The topics listed are in no particular order.

To put things into context a little bit, I’ve been programming for almost 20 years, and used to code competitively back in High School. I started with functional programming a couple of years back, made my way through Elm and then progressed into Haskell. I did the CIS-194 Spring ’13 course by Brent Yorgey and I’m (very) slowly making my way through Haskell Programming from first principles. I would consider myself an advanced functional programmer, advanced challenge solver and intermediate Haskeller, so the lessons learned should be considered from that point of view.


Development Environment

My Day 1 set-up consisted of a global, outdated, Haskell Platform install on OSX, and my daily nvim set-up with ale for immediate feedback. This provided me with out-of-the-box type-checking on the editor, but due to me also having stack installed, I would get errors when using globally-installed packages.

I used tmux and would keep a ghci prompt running side-by-side with my editor for quick feedback and experimentation.

My changes to this environment were minimal but improved my experience notably.

.vimrc excerpt

I removed all references to stack from the linters, and added hlint.
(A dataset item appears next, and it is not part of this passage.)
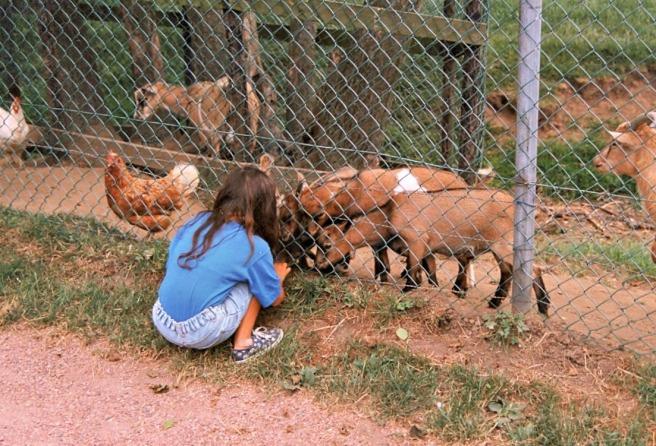 Tag: liefde voor dieren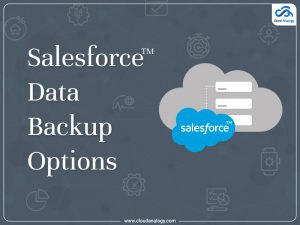 Salesforce Data Backup Options At A Glance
I also added hfmt as a fixer, with fix on save. Finally, I configured some shortcuts for navigating the list of errors/suggestions, as well as displaying the complete messages and not just one line.

I am a fervent supporter for automated formatting tools, so I welcomed hfmt wholeheartedly. I also appreciate the immediate feedback you get when your code jumps into position on file save, a la Elm.

hlint was suggested by a friend, and it has also been a great addition. It feels less like the linting tools I’m used to from JavaScript, and more like having an experienced colleague looking over your shoulder telling you “you know, you could do this instead of what you’re doing there…”.

Types

Use them, plain and simple.

During the first days I barely used the type system. Just a few type synonyms and tuples as anonymous Product types. This works, but not only does not add any additional type safety, it also makes type signatures non-documenting.

After a few days I realized that was not the way to go, and started to embrace types fully. After that, the first thing I would do on every new challenge was start by modeling the problem domain with types. I followed hlint's suggestions to use newtype whenever possible, and continued to use type synonyms only to alias Set and Map definitions.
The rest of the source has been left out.